Linda Valade: Silent bullying takes the form of attitudes of superiority, impatient gestures, audible breaths, malevolent or skyward gazes, even disturbing or accusatory ones.

It’s particularly insidious because it’s hard to name. If an employee approaches HR to say that a colleague is making him or her uncomfortable during a meeting, HR will first ask what the person said or did. If the colleague hasn’t said or done anything, HR won’t intervene.

How did you come up with the idea of emphasizing this type of bullying in your training courses?

L. V. : Ten years ago, when I started giving relational communication workshops in companies, I noticed, on the one hand, that people who were very effective on an individual basis spoke very little in a group context. And, secondly, that people were intimidating people in these meetings under the guise of mood or non-verbal behavior.

But there was no word to describe this dynamic. That’s why I decided to call it “silent bullying”. And to propose a four-step approach that involves naming, identifying, recognizing and acting against this form of bullying.

Isn’t it sometimes normal to show impatience or annoyance through your non-verbal language, without it being called “silent bullying”?

L. V. : Of course! A person can experience emotions and have physical reactions. That’s perfectly normal. If I hear something I find inappropriate, I may roll my eyes. It’s consistent with the way I feel.
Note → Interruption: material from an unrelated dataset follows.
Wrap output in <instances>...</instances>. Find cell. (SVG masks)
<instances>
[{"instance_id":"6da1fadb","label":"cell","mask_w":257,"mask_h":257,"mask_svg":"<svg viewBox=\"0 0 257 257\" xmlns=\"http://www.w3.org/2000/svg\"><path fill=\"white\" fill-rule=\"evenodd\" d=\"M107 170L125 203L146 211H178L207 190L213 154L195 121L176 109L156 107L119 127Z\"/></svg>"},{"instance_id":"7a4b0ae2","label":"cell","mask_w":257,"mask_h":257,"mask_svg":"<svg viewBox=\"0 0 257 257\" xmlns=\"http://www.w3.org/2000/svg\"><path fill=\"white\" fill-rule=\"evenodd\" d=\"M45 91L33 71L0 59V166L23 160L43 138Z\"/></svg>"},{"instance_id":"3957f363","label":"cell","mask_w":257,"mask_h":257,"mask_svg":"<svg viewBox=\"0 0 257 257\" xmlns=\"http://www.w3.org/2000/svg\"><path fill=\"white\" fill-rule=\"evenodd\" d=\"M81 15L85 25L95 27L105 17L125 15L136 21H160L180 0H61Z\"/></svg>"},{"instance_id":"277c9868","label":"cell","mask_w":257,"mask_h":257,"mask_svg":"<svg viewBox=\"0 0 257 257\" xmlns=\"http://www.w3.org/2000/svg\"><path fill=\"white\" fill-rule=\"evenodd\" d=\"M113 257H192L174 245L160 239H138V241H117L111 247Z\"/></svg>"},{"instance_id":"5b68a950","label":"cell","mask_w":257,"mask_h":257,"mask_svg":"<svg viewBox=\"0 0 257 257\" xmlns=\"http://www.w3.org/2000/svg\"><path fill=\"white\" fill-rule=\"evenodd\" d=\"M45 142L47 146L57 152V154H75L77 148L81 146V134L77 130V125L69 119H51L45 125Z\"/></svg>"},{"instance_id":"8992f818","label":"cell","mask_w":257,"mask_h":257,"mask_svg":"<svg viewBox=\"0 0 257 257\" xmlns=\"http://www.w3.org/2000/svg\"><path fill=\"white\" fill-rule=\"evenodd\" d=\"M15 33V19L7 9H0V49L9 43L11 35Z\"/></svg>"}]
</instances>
Where it becomes silent bullying is when non-verbal language is used to establish dominance over another person. When you try to intimidate another person without being punished. That’s where I’d make the distinction.

What can organizations do to counter silent bullying?

L. V.: I propose an approach where, within a team, we decide to name non-verbal bullying behaviors when we see them. If someone rolls their eyes, we simply say so. It gives space to those who didn’t dare express themselves. And that’s extraordinary for organizations.

On a more individual level, there are also things we can do. You can take a look at yourself. If I’m often targeted, I can ask myself whether I’m not sending out the message of someone who lets themselves be intimidated. If I gain self-confidence, I’ll release something else.

I see silent bullying as a shared responsibility. On the one hand, bullies need to become aware of their behavior and rectify it. On the other, the bullied must learn to name the behavior when it occurs.